La penetración del e-commerce y delivery es significativamente mayor en el AMBA, de modo que la peor performance de supermercados en el conurbano no refleja un consumidor que compra menos, sino uno que migró más rápido a canales que la medición no captura. El interior, con menor densidad digital, exhibe una caída más genuina en consumo masivo.
Impacto para empresas y administradores de negocios
Para dueños y administradores de empresas, esta fragmentación del consumo tiene implicaciones estratégicas directas. Las compañías con presencia en canales tradicionales enfrentan caídas reales de volumen en supermercados, pero esa contracción no refleja necesariamente una pérdida de mercado total si logran capturar la migración hacia plataformas digitales y canales de cercanía. Las empresas que venden durables y bienes importados están mejor posicionadas en provincias exportadoras, mientras que en el AMBA y regiones sin renta exportadora el consumo se contrae genuinamente.

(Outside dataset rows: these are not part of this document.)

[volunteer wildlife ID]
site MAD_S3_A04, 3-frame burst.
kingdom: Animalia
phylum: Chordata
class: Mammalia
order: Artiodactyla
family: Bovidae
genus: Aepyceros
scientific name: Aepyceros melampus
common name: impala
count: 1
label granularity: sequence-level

La estrategia empresarial debe reconocer que Argentina no es un mercado único, sino una superposición de tres realidades: qué se compra (durables vs. consumo masivo), dónde se compra (canales tradicionales vs. digitales) y quién compra (provincias con renta exportadora vs. regiones dependientes de salarios). Adaptar la oferta, los canales de distribución y la fijación de precios a estas tres capas es crítico para mantener relevancia y rentabilidad en el contexto económico de 2026.